Discovery already undertaken in this litigation by both Apple and Psystar plainly includes versions of Mac OS X other than Leopard. Apple has repeatedly inquired about Psystar’s use of “the operating system Mac OS X, including all versions and updates thereof.”2 Apple also has inquired about Psystar’s use of “APPLE SOFTWARE,” which is defined to mean “any software licensed by APPLE to third parties, including but not limited to versions of MAC OS X, any prior versions of APPLE operating system software . . . .”3 Indeed, Apple’s Interrogatory No. 1 asked Psystar to specify all Apple software that can run on each Psystar product, including products that Psystar was contemplating selling. (Boroumand Smith Decl. Ex. 4-5 (Apple’s Interrogatory No. 1 and Psystar’s responses respectively).) In its responses dated December 4, 2008, and March 6, 2009, Psystar stated that its computers can run “Mac OS X Tiger [10.4] and Leopard [10.5].” (Id.

5

at Ex. 5.) Notably, Psystar did not say its computers could run Snow Leopard (10.6) or that it was trying to cause version 10.6 to run on its computers. Similarly, Psystar’s own discovery sought broad information about “MAC OS,” which Psystar initially defined as “all versions and updates of the operating system Mac OS including, without limitation, Mac OS X, Mac OS 9, and Mac OS 8” and subsequently defined as “all versions and updates of the operating system Mac OS X.”4 Indeed, both parties previously agreed that Snow Leopard is a part of this case. [REDACTED]

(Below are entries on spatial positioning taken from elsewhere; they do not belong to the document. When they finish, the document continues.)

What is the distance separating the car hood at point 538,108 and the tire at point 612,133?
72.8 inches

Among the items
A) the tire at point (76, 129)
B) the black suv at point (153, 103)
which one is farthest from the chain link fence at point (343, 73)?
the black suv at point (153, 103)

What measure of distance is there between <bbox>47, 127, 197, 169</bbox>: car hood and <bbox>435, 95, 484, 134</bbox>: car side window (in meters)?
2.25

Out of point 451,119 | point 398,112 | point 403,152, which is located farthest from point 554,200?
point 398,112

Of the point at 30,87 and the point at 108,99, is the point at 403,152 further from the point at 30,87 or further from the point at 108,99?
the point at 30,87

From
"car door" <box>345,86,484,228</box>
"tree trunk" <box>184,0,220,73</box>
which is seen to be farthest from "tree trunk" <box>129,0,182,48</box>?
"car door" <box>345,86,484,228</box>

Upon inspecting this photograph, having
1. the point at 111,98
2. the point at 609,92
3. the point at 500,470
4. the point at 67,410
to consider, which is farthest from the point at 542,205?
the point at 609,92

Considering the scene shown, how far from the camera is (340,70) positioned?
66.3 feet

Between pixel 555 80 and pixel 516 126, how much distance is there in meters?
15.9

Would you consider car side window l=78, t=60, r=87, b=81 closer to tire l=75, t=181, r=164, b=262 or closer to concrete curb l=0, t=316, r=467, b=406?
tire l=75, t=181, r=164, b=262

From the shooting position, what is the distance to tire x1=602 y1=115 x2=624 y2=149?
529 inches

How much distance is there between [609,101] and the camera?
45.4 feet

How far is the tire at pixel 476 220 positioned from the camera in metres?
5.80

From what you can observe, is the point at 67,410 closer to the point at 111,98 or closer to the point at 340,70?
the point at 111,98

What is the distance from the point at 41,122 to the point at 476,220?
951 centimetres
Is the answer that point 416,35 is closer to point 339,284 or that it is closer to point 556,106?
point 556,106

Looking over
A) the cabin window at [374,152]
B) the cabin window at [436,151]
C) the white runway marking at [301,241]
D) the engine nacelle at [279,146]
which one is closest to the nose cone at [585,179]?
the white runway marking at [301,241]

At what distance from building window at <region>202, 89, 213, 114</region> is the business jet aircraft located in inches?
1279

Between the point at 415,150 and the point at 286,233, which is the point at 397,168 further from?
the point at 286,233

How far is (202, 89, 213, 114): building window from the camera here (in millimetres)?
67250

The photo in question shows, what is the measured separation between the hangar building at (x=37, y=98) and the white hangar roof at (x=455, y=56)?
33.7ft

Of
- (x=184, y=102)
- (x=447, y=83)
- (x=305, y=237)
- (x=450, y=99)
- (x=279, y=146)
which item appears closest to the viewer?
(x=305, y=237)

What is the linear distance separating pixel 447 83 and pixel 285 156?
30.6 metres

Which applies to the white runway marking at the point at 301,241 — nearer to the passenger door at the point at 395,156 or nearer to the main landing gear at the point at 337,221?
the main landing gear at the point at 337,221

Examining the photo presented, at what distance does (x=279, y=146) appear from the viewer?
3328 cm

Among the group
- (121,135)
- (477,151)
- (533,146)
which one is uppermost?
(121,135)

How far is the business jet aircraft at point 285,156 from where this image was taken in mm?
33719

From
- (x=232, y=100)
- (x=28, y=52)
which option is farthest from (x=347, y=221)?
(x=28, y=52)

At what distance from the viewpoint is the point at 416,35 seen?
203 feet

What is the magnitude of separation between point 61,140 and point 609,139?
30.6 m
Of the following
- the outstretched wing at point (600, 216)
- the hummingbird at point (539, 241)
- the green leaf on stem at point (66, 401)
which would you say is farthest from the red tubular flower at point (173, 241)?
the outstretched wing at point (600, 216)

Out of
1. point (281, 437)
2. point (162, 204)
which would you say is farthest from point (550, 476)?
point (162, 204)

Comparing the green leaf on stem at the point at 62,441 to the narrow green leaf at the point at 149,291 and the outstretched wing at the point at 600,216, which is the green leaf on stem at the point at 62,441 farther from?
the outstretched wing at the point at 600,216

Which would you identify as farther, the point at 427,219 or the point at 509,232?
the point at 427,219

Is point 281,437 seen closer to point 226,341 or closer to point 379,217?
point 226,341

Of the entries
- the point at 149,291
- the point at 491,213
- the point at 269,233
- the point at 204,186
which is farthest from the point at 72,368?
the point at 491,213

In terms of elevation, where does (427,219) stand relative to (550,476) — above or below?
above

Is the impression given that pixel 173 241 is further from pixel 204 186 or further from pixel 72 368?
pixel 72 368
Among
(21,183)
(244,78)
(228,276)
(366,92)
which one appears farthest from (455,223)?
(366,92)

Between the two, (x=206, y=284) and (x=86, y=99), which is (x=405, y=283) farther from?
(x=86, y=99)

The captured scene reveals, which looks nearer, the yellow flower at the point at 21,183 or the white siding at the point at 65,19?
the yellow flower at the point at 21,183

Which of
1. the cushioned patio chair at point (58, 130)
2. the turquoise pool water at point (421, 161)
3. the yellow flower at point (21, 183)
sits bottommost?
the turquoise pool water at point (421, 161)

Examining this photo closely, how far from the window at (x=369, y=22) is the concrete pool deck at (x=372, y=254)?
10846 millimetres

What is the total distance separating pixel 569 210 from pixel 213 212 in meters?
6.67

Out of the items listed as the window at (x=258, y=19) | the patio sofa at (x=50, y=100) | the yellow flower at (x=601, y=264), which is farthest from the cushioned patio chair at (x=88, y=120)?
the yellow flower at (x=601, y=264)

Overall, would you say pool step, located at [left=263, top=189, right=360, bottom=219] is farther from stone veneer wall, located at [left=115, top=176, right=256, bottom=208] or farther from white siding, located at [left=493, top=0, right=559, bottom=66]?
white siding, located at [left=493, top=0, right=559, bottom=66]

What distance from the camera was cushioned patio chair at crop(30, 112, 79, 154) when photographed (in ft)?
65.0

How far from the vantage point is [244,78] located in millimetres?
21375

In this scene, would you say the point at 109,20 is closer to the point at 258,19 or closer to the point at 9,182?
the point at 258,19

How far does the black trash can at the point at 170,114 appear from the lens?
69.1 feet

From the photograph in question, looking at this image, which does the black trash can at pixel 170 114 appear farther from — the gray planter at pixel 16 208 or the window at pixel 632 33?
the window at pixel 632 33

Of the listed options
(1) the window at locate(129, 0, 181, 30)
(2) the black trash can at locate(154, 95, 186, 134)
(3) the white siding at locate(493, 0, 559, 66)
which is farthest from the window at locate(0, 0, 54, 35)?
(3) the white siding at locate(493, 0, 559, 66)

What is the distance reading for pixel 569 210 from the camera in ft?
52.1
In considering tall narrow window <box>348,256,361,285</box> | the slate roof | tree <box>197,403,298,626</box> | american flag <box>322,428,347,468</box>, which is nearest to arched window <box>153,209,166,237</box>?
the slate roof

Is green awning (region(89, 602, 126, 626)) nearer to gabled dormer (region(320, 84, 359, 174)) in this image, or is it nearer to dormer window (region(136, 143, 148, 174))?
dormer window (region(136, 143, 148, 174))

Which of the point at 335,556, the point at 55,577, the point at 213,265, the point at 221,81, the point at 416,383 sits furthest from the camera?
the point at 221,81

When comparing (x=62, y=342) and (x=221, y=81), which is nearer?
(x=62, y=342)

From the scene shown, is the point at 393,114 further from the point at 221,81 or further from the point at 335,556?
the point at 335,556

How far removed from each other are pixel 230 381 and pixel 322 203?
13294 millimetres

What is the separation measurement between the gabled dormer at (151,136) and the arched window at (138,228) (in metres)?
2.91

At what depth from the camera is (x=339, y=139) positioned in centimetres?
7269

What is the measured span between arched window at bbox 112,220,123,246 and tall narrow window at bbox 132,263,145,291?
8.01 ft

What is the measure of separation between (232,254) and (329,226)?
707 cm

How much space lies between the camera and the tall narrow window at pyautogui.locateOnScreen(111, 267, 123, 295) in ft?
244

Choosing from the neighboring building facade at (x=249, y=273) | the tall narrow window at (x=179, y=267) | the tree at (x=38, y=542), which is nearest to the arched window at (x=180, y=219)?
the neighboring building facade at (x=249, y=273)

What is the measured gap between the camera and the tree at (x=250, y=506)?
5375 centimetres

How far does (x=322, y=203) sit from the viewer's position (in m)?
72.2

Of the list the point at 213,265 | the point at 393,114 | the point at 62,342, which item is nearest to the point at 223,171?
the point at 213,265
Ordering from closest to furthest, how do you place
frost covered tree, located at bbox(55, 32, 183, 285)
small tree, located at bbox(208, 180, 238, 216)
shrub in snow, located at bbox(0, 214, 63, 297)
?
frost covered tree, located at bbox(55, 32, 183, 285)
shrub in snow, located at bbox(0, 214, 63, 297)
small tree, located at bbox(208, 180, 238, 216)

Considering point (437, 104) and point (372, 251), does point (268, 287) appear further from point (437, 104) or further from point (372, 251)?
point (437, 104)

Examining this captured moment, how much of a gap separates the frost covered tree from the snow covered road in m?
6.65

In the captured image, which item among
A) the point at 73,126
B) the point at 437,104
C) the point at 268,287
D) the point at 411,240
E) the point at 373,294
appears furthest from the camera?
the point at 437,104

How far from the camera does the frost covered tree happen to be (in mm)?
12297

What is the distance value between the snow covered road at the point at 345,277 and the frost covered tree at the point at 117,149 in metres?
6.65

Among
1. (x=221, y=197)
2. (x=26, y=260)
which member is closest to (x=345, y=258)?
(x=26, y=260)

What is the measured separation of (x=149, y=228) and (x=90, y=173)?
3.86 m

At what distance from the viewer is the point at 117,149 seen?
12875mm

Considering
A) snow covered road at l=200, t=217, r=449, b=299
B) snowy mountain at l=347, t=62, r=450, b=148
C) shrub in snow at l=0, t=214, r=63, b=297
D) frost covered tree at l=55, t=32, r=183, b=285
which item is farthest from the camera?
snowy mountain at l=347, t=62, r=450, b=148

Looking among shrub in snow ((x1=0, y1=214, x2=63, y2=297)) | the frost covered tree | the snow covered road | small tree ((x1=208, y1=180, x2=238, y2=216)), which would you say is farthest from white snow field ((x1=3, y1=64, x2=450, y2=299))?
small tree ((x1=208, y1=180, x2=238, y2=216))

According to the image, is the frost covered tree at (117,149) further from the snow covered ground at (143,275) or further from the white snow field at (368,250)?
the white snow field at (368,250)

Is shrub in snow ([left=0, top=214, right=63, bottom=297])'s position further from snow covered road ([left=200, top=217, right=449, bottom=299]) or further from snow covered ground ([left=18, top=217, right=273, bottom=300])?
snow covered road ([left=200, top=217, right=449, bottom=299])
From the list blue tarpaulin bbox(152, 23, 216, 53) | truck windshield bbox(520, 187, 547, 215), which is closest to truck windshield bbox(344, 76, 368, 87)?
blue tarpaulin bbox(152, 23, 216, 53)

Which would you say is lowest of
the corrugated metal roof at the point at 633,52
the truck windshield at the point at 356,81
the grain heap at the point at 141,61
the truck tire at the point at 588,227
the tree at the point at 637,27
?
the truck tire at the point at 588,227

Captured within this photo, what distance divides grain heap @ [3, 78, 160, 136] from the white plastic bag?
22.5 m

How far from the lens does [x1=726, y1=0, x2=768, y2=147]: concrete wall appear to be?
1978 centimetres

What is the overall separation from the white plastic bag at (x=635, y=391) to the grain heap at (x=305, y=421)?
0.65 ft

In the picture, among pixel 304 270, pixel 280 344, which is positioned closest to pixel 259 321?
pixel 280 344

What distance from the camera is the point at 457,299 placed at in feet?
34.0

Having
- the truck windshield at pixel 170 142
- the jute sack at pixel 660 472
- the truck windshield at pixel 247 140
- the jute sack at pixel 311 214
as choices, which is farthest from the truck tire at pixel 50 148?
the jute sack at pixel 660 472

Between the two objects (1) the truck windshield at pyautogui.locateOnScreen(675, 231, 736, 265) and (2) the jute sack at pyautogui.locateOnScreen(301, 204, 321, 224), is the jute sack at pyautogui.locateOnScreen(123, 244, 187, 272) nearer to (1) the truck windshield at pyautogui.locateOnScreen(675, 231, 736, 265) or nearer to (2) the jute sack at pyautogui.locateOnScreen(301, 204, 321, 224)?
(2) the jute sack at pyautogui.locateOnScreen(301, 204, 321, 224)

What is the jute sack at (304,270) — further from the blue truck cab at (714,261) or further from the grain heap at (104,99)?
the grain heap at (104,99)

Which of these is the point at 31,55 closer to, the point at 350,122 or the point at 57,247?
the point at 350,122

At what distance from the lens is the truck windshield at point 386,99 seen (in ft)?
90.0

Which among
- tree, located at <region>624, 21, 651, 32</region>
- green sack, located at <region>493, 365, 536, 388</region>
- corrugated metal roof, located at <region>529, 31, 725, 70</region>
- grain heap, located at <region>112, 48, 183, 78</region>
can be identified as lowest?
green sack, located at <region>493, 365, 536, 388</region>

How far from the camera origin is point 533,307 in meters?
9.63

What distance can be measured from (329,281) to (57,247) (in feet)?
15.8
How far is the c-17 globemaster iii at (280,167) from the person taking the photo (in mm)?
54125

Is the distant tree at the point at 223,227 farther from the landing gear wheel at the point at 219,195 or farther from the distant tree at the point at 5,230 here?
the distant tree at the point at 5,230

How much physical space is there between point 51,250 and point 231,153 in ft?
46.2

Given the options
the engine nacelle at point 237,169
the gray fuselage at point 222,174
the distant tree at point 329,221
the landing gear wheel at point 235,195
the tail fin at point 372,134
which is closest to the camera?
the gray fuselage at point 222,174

After all this discovery was finished, and after Apple had served its expert reports analyzing the operation of Psystar’s computers, Psystar publicly announced for the first time that it was offering for sale computers running Mac OS X ver. 10.6 (Snow Leopard). And, at the same time, Psystar filed its mirror-image lawsuit against Apple in Florida. Since all versions of Mac OS X unlawfully copied by Psystar are part of this lawsuit, the issues raised by Psystar in the Florida action duplicate those already at issue here. In the present action Apple specifically requests a preliminary and/or permanent injunction that prohibits further infringement of its copyrights, prevents the sale or distribution of any device that allows installation of Apple’s software on non-Apple computers or that allows for the installation by

6

circumventing Apple’s access control measures. Psystar’s later-filed complaint in Florida specifically asks that court to allow the sale and distribution of such infringing computers. The waste of judicial resources and the risk of diametrically opposed judicial rulings are obvious and should be prevented.

II. LEGAL ARGUMENT

A. This Court Has the Authority to Act in Response to the Filing of Duplicative Litigation

When two overlapping lawsuits are filed, the court in which the first action was filed has the discretion, and the authority, to determine which lawsuit should proceed and where. Decker Coal Co. v. Commonwealth Edison Co., 805 F.2d 834, 843 (9th Cir. 1986) (district court properly denied defendant’s motion to dismiss and transfer to the later-filed forum and properly granted the plaintiff’s motion to enjoin the second-filed action); Pacesetter Systems, Inc. v. Medtronic, Inc., 678 F.2d 93, 95 (9th Cir. 1982) (“when two identical actions are filed in courts of concurrent jurisdiction, the court which first acquired jurisdiction should try the lawsuit”); cf. Fakespace Labs, Inc. v. Robinson, No. C99-05258 WHA, 2000 WL 1721061, at *2 (N.D. Cal. Nov. 6, 2000) (“[T]he court in which the second suit is filed may either transfer, stay or dismiss the second suit. This allows the court in which the action was first filed to decide whether to try the case.”).6

When, as here, the district court has jurisdiction over all parties involved, “it may enjoin later filed actions.” Decker Coal, 805 F.2d at 843 (citing cases); Seattle Totems Hockey Club, Inc. v. Nat’l Hockey League, 652 F.2d 852, 855-56 (9th Cir. 1981) (affirming district court’s decision to enjoin a subsequent lawsuit in Canada when the breach of contract claim asserted there should have been asserted as a counterclaim in the first-filed action); see also Asset Allocation & Mgmt. Co. v. Western Employers Ins. Co., 892 F.2d 566, 572 (7th Cir. 1989) (“[T]here is overwhelming

7

case authority that the first court has power, independently of the equitable doctrine that bars vexatious litigation, to enjoin the defendant from bringing a separate suit against the plaintiff in another court, thereby forcing the defendant either to litigate his claim as a counterclaim or to abandon it”) (citing cases). “[T]he decision to enjoin rests in the sound discretion of the trial judge, and will rarely be overturned.” Del Mar Avionics v. Quinton Instruments Co., 645 F.2d 832, 836 (9th Cir. 1981).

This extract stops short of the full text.